Posted February. 28, 2024 07:37,   

Updated February. 28, 2024 07:37


The housing situation for youth and lower to middle-income families worsens as monthly rents for small apartments (“villas”) and offices in Seoul rapidly increase. The average monthly housing cost exceeds one million won when adding utility bills. This was impacted by tenants flocking to pay monthly rent instead of jeonse (key money deposit) due to fears driven by the recent jeonse fraud scandal. High interest rates, inflation, and the burden of housing costs threaten the youth's livelihood.

According to a Dong-A Ilbo analysis, the average monthly rent for small villas under 40㎡ for new rents in Seoul over the past year is 850,000 won, up 14% from the previous year. The rent for small officetels rose by more than 8% to 830,000 won. Monthly housing costs exceed one million won, when adding around 170,000 won for utility bills. According to a government survey last year, the average monthly salary of youth aged 19 to 34 was 2.52 million won, which means that 40% of their monthly salary is spent on housing.

Higher rent fees were impacted by a trend to avoid paying jeonse to lease villas and officetels, which are quite popular with graduates out of college and newlyweds. The number of new villa (multi-family housing units) construction in the Seoul metropolitan area has also declined by more than 70%. After the fraud, dwindling demand for villas and officetels has also impacted supply, raising concerns that the housing market for lower-income brackets is shrinking. People can no longer afford to save money while living in smaller housing on rent to purchase a home later.

It's been over a year since the rent fraud emerged, but people are still anxious as frauds persisted in Incheon and Daejeon and damage relief was adequately provided, despite the execution of the special law to prevent lease fraud in June last year. Despite nearly 13,000 individuals identified as victims of rental fraud, only 199 people have received their deposits back through public auction or negotiating.
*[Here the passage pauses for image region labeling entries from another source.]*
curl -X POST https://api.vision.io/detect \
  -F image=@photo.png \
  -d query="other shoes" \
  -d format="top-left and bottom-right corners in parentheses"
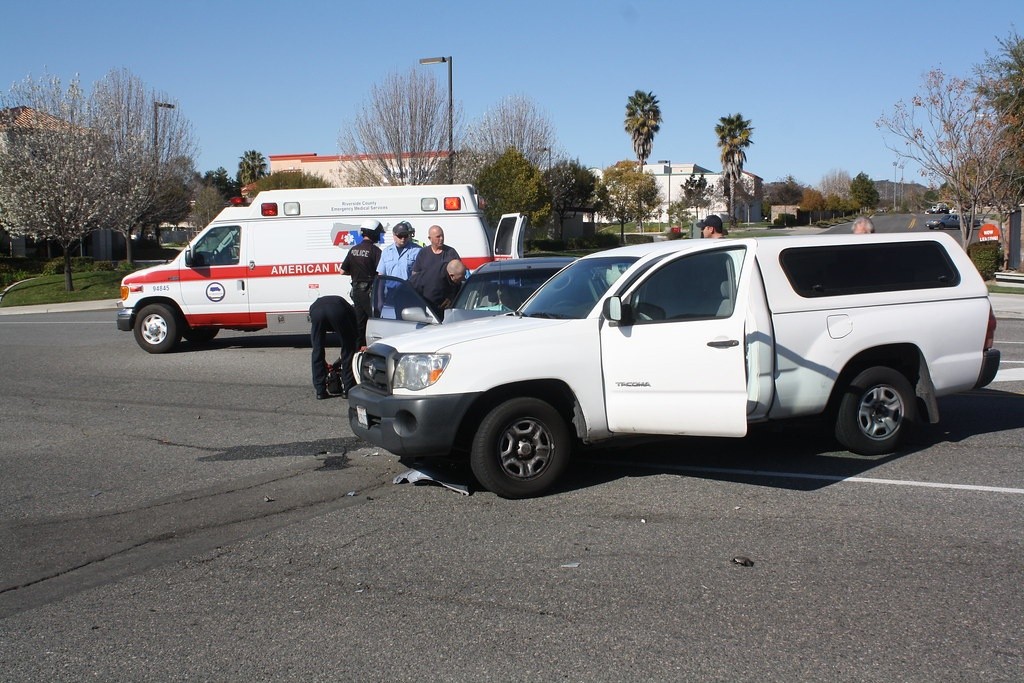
top-left (342, 389), bottom-right (349, 398)
top-left (317, 390), bottom-right (328, 400)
Though the National Assembly said it would take measures to address gaps in the legislation every six months after the special law was enacted, it has given up. However, it must take action to come up with an amendment bill, as most of the lower-income tenants living in smaller housing are exposed to risks as they cannot individually register themselves on the land register. There are also tenants living in villas illegally converted from neighborhood living facilities. We need to accelerate to provide affordable housing for lower-income families to support the villa and officetel market conditions.